The jeans designed by Kato were originally sold in shops in New York, and then reverse imported back into Japan. His collection, based on the “Tool Project” concept that referred to denim finally becoming “complete” as they age, has been receiving rave reviews from throughout the world. Also, when talking about KATO’, it is also essential to mention his flexible and innovative designs that sway away from the traditional vintage style, such as the use of drape in their denim.
“After reviewing the different fabrics that I’ve used up until now side by side, I decided to make a completely new style of denim,” says Kato. Until now, the standard fabric that he used was a natural 13.5 oz. nep indigo denim. His latest released model uses the same fabric, but features a flatter texture by reducing the nep. What was his aim?

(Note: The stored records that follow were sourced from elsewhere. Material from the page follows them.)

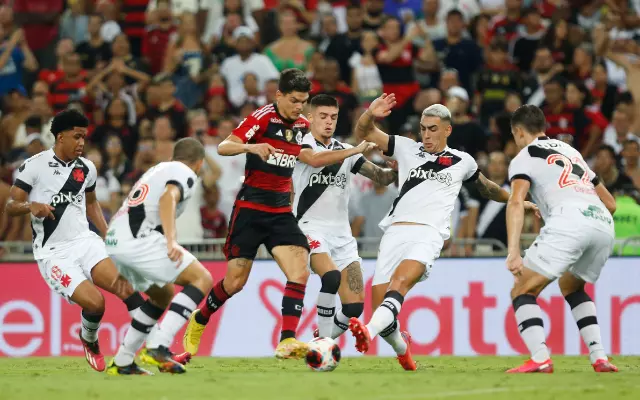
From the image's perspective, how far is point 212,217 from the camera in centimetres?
1789

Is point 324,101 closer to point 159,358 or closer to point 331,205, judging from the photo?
point 331,205

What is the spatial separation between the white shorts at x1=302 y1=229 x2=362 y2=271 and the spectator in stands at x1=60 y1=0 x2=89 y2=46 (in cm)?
1090

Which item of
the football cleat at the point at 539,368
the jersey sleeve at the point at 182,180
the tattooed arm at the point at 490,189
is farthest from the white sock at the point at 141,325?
the tattooed arm at the point at 490,189

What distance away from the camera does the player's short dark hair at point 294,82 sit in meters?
12.0

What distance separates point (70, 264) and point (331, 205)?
9.02ft

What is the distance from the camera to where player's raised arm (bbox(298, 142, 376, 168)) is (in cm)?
1191

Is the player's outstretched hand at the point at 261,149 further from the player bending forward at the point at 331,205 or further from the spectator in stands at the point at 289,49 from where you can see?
the spectator in stands at the point at 289,49

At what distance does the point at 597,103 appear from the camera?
756 inches

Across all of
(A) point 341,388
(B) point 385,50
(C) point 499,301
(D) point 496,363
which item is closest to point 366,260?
(C) point 499,301

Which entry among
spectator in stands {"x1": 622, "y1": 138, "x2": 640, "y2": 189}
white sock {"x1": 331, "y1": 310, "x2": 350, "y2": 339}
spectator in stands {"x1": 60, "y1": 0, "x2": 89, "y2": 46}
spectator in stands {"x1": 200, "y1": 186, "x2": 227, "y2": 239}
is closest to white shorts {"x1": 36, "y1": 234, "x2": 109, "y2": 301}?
white sock {"x1": 331, "y1": 310, "x2": 350, "y2": 339}

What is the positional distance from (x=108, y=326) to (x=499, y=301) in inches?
205

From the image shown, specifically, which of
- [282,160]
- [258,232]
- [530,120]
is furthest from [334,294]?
[530,120]

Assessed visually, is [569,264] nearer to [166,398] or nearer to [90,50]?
[166,398]

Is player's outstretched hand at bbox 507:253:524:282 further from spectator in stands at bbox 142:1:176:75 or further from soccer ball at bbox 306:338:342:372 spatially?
spectator in stands at bbox 142:1:176:75
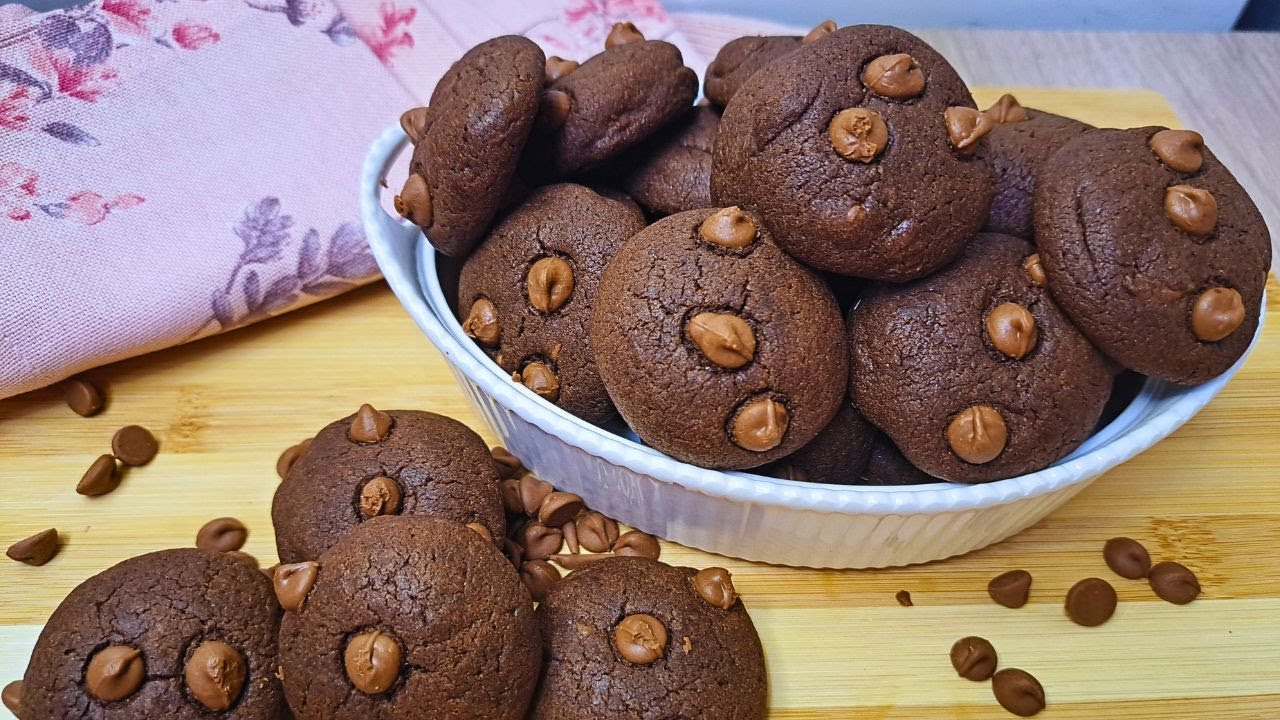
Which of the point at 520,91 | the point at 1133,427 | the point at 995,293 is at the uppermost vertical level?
the point at 520,91

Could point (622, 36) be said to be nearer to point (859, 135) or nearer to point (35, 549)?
point (859, 135)

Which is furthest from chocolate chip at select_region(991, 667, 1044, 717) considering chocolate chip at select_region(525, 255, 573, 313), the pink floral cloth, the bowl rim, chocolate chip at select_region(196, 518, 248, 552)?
Answer: the pink floral cloth

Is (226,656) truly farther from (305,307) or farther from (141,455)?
(305,307)

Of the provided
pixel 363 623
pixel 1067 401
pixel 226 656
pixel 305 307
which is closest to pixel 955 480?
pixel 1067 401

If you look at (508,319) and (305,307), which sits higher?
(508,319)

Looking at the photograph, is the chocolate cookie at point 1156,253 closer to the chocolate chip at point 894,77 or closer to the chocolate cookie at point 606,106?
the chocolate chip at point 894,77

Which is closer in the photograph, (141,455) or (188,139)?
(141,455)
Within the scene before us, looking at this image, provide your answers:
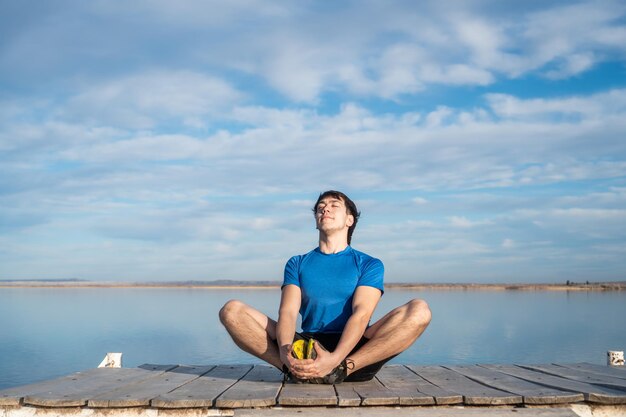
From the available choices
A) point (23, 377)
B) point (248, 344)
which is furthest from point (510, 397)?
point (23, 377)

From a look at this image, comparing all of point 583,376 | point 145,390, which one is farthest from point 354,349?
point 583,376

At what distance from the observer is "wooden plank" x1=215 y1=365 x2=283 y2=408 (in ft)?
14.2

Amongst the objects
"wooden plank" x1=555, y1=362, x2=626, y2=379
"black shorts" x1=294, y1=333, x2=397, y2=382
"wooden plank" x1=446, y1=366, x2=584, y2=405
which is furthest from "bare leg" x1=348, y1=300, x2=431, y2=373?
"wooden plank" x1=555, y1=362, x2=626, y2=379

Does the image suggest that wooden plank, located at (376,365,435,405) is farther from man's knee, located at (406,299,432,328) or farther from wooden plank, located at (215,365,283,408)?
wooden plank, located at (215,365,283,408)

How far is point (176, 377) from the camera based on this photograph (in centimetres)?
562

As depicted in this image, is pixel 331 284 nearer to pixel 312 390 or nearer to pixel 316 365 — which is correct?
pixel 316 365

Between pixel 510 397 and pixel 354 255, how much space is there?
172 cm

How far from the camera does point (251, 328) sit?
5336mm

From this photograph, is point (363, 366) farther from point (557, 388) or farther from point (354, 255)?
point (557, 388)

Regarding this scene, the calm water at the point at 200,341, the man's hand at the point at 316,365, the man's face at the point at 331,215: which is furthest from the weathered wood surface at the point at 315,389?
the calm water at the point at 200,341

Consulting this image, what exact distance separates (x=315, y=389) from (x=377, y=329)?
2.47 ft

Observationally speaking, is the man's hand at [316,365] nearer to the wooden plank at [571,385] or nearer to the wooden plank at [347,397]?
the wooden plank at [347,397]

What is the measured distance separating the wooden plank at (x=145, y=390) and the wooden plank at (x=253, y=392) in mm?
468

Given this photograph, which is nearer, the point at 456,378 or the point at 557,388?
the point at 557,388
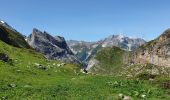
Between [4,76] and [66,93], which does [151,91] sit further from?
[4,76]

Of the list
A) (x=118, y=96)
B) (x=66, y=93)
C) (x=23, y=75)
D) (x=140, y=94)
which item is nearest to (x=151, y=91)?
(x=140, y=94)

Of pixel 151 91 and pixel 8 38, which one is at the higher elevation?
pixel 8 38

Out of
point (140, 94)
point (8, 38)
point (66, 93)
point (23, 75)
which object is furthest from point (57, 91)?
point (8, 38)

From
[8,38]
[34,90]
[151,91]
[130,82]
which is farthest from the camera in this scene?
[8,38]

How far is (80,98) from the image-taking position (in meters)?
45.1

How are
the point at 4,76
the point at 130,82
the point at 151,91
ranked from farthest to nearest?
1. the point at 130,82
2. the point at 4,76
3. the point at 151,91

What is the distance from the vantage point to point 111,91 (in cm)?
5084

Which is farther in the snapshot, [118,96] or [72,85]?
[72,85]

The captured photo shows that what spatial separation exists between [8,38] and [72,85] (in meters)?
83.6

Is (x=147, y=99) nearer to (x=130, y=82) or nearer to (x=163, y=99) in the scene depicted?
(x=163, y=99)

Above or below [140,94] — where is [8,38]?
above

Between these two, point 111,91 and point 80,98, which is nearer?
point 80,98

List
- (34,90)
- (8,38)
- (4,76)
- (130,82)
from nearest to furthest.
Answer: (34,90) → (4,76) → (130,82) → (8,38)

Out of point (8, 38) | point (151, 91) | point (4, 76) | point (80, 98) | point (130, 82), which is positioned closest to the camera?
point (80, 98)
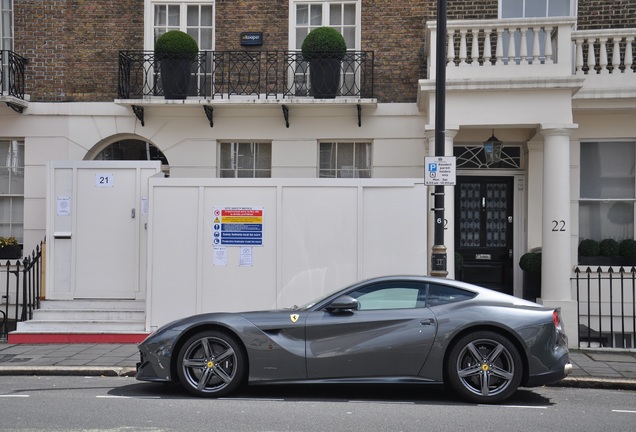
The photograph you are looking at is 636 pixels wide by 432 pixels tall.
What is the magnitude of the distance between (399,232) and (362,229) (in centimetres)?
57

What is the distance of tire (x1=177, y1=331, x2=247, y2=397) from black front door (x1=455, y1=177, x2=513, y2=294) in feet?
23.6

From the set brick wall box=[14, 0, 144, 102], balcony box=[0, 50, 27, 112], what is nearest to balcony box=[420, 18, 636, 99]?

“The fabrics that I’ve used up until now were similar to the vintage denim produced before the 1950s, as the gradation of the indigo dye would appear clearly as they aged. On the other hand, this new denim is more similar to denim from the 1960s to the 1970s, where the overall fabric faded evenly. Both have their appeals, but right now I’m feeling the latter. I like denim that you can wear with a casual style as well as with a somewhat more formal attire. KATO’ offers a lineup of drape denim, which is a technique that I have picked up through my experiences. I also have my own private label, AAA, which is more geared towards garments that I personally would like to wear now.”
*This article was previouly featured in JAPAN DENIM book.